# How do you pronounce "ootheca" and "ooth"?



## joossa (Dec 20, 2007)

I'm curious as to how you guys pronounce "ootheca" and "ooth".

I thought it was pronounced one way, then my Environmental Health professor pronounced it another way when speaking about cockroaches.

Thanks.


----------



## Andrew (Dec 20, 2007)

Like boo without the b.


----------



## asdsdf (Dec 20, 2007)

YAY! I say it right.


----------



## Peter Clausen (Dec 21, 2007)

singular- ootheca [oh-uh-thee-kuh]

plural- oothecae [-see]

and my favorites:

singular- larva [lahr-vuh]

plural- larvae [-vee]

These words are accepted in the English language, but are Latin in origin. The modern English pronunciation for "ae" is the "long e" as in me, we, she or he...and oothecae and larvae!
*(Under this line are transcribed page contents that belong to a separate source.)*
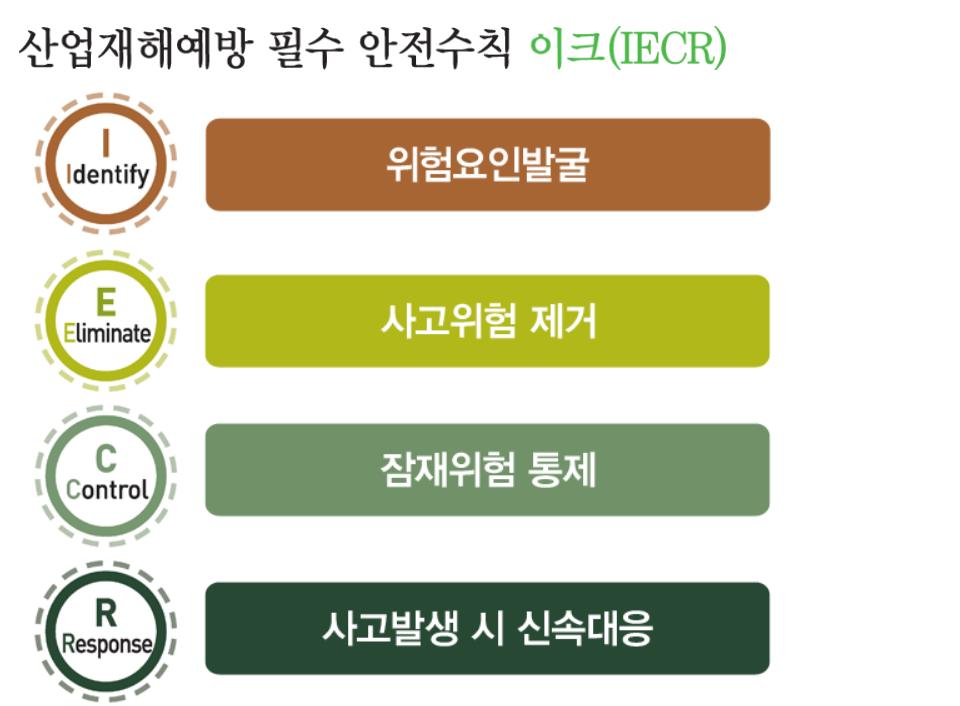 산업재해예방 필수 안전수칙 이크(IECR)

I
Identify
위험요인발굴

E
Eliminate
사고위험 제거

C
Control
잠재위험 통제

R
Response
사고발생 시 신속대응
Here's a pdf file for anybody interested in Latin pronunciation.

http://www.ai.uga.edu/mc/latinpro.pdf

or you can look it up on dictionary.com...or if you're lazy, on webster.com (you can type webster entirely with your left hand and then hit ctrl-enter) [and you thought i was just a bug geek]

Peter


----------



## joossa (Dec 21, 2007)

Peter said:


> singular- ootheca [oh-uh-thee-kuh]


That's how my professor pronounced it, but I always used to say ooo-thi-ca. (Like Andrew, as in b*oo*-*thi*ck-*ca*ndle).


----------



## macro junkie (Dec 21, 2007)

ooth is easier for me to spell and pronounce so i say ooth..lol


----------